Petit-fils de cheminot syndicaliste, fils de Victor, charron, et de Thérèse Rayer, Jean naît à Châteaubriant, Loire-Atlantique. Il est le deuxième d’une fratrie qui s’élargira jusqu’à treize enfants. Il grandit dans l’odeur et le travail du bois de l’atelier paternel, l’ambiance des années d’occupation allemande, le patronage, la messe quotidienne qu’il aimait servir. A douze ans, il entre au petit séminaire de Guérande où l’esprit janséniste de sacrifice n’était jamais bien loin. Malgré la vie d’internat austère, devait-il envier le sort de frères entrés au travail à 14 ans dans de petites entreprises, affectés aux tâches ingrates, sans copains de leur âge avec qui partager ? Jean avoue n’en avoir pas souffert.
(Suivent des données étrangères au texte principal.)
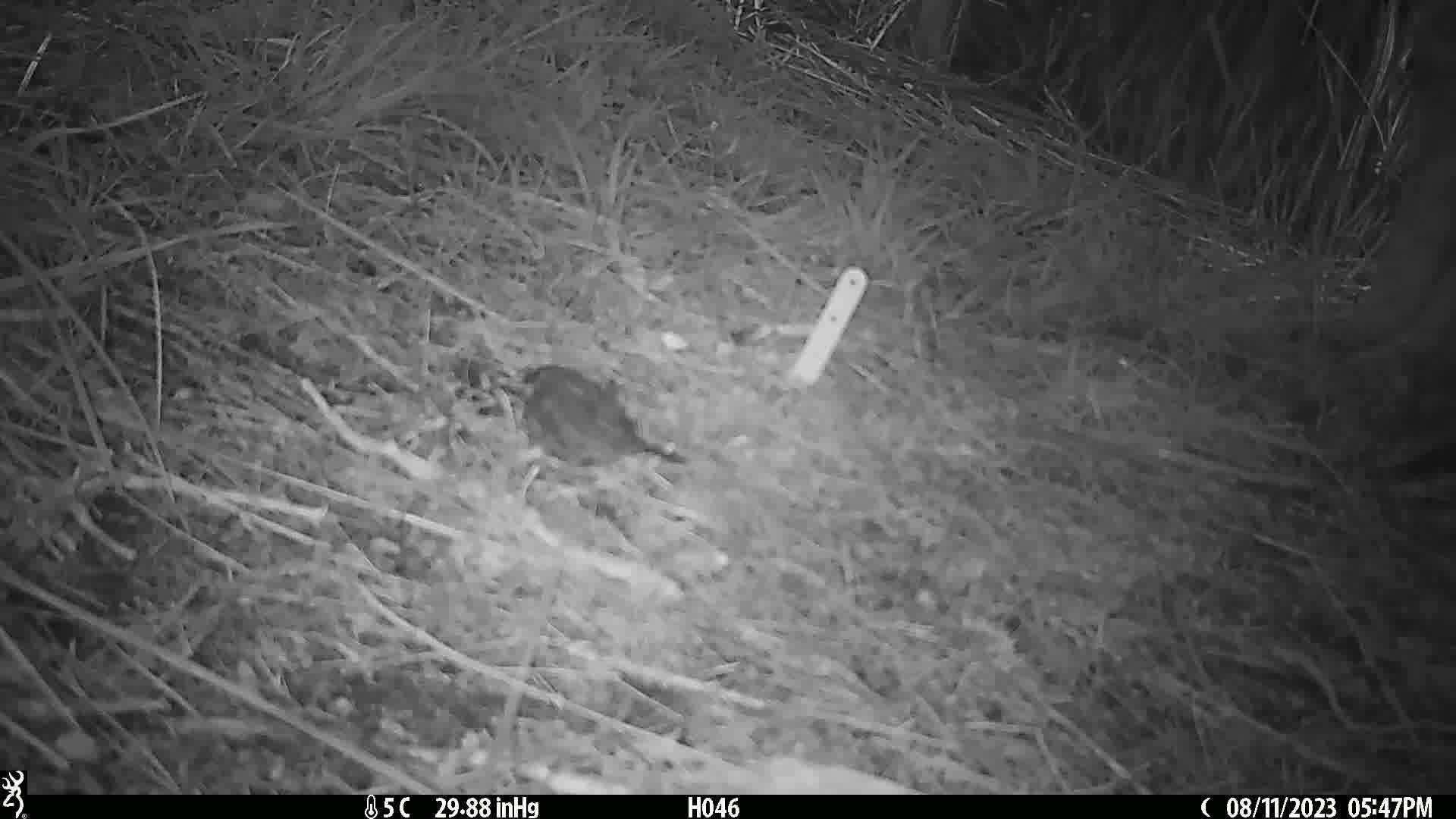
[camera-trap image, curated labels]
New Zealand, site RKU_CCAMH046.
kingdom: Animalia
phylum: Chordata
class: Aves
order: Passeriformes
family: Prunellidae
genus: Prunella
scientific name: Prunella modularis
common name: dunnock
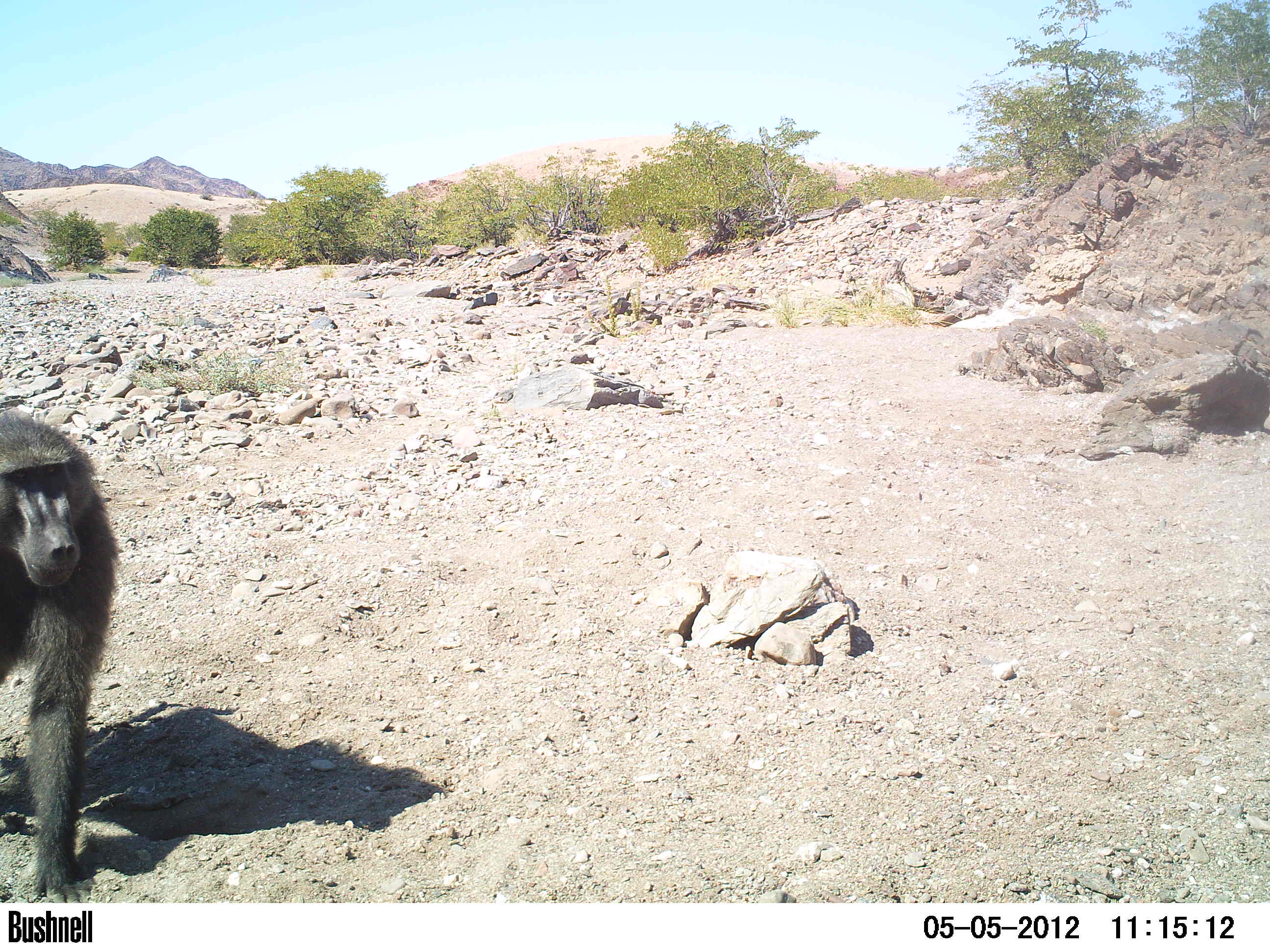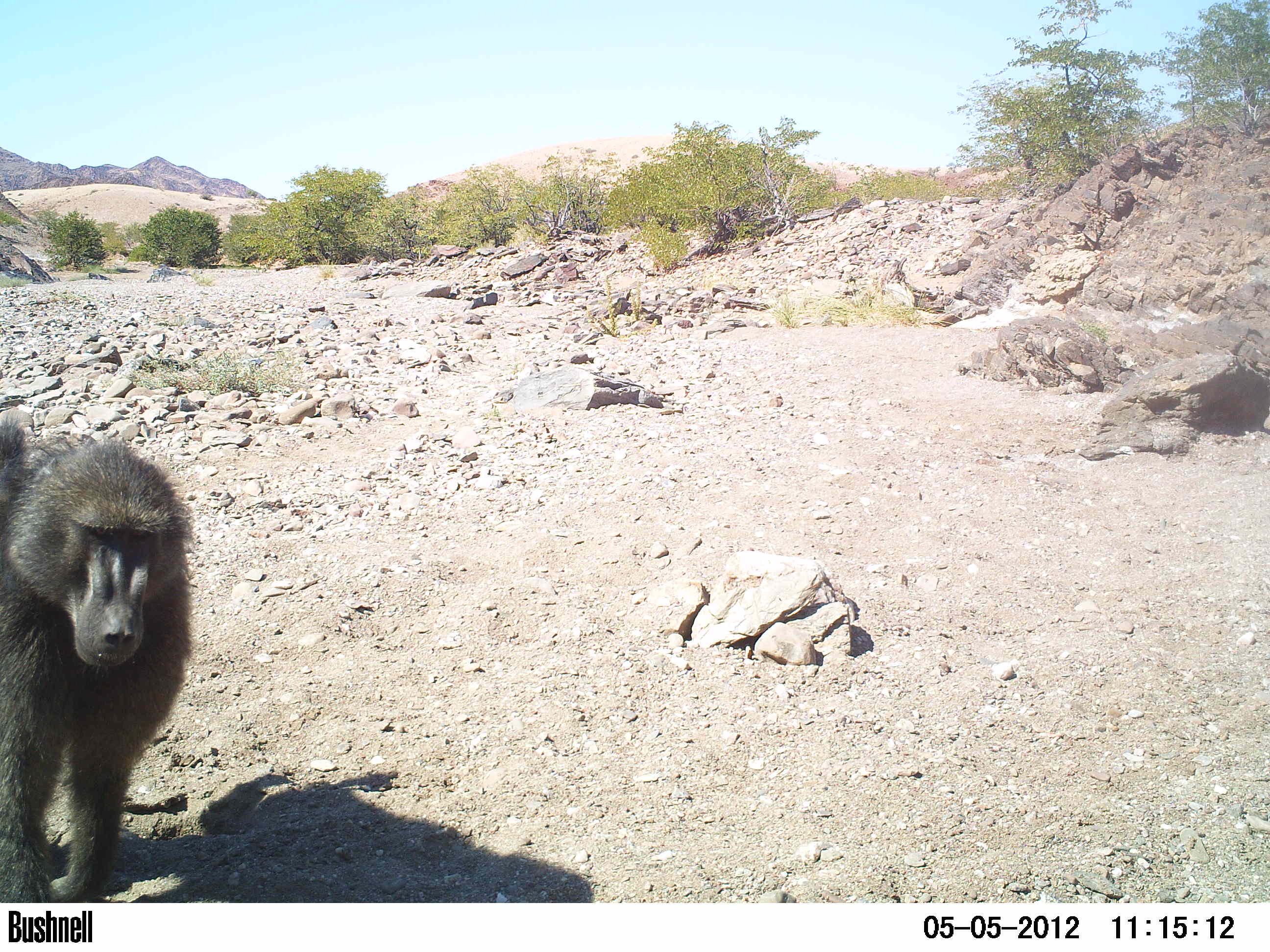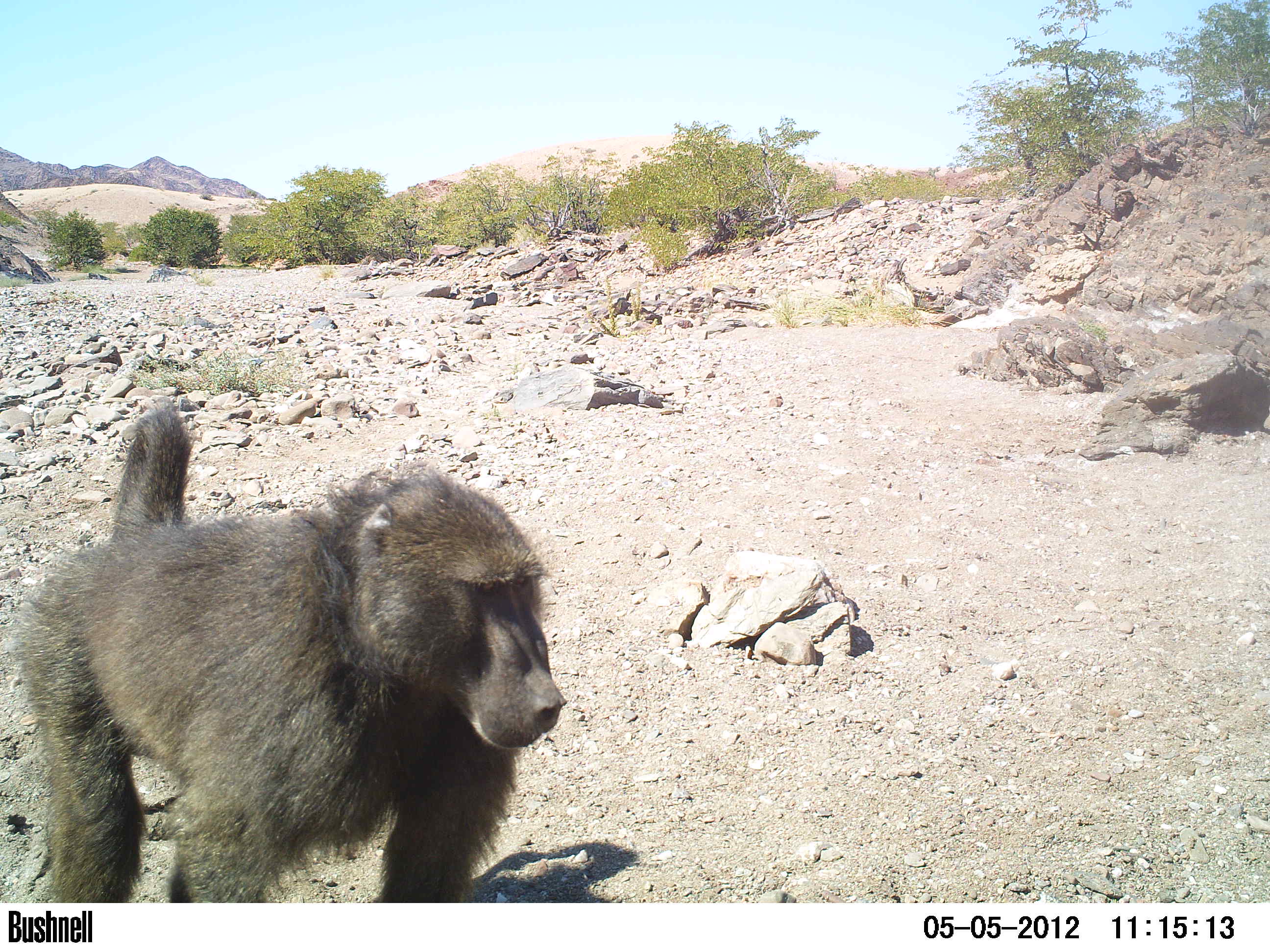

A l’époque, c’était le prix à payer pour que des fils d’ouvriers et d’artisans accèdent à la considération dévolue aux gens d’Eglise. Une autre manière d’être prêtre se fit pourtant jour grâce à Jo Colin, l’un des pions, qui se préparait à entrer à Lisieux et lui procura la brochure du père Augros sur la Mission de France.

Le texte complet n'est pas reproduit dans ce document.